Both public and private universities also depend on the generosity of their private donors, who fund their endowment. This money is especially important to more expensive private universities, who use endowments to fund expansion and keep college accessible for those students they choose to accept. Many endowments took huge hits during the financial crisis, so even very wealthy schools have cut back on spending. Harvard alone lost more than $10 billion, a hefty sum for any university.

Fortunately, it’s not all bad news. In the same way working professionals are concerned with their net pay –the amount of cash they’re taking home after taxes – potential students should take note of the net cost of college. Lost in the headlines about increasing tuition costs was this nugget: the price students pay for college–after financial aid is factored in–has fallen in the last five years, by about $1,100 at private universities and $400 at public ones. So while the sticker price on that great liberal arts college might be an unpalatable $26,300, the College Board estimates that financial aid and grants will reduce your net costs to a more reasonable $11,900.
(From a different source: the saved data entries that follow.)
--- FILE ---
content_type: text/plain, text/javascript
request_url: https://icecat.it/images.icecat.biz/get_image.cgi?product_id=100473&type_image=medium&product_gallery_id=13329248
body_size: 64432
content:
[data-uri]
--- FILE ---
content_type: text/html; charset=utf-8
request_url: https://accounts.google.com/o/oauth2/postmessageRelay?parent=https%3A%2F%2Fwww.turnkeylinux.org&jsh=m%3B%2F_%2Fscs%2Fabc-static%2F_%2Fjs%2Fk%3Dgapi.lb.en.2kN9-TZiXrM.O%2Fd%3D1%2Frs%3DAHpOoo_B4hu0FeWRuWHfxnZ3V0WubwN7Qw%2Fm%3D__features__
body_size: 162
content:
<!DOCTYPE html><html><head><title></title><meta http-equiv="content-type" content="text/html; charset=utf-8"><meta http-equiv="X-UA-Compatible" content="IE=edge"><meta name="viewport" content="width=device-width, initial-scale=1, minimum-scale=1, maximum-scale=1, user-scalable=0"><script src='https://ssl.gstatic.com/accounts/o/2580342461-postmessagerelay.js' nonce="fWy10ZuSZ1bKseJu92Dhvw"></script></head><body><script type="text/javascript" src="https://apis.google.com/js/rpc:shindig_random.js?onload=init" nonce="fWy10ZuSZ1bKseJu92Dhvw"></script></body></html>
Still – tuition plus the cost of living adds up to a hefty bill upon graduation. If you’re one of many Americans who paid for part or all of their education, then you’ve likely covered part of that bill with student loans. These loans are often referred to as “good” debt; you’re using them to finance an education, and interest rates and repayment terms (especially on federal loans) tend to be favorable.

But with median debt upon graduation nearing $20,000, this does mean you should approach college cautiously. Use the Bureau of Labor Statistic’s college outlook report to research the salary in the career you would like to pursue. Salary certainly doesn’t determine your job satisfaction, but it does give you an indication of your ability to pay back student loan debt.

The benefits of a college degree are undeniable – in general, college graduates have lower rates of unemployment, and earn more money over their career. Still, a college education is an investment like any other. Before making any expensive and long-term commitment, make sure you know what you’re going to do with it.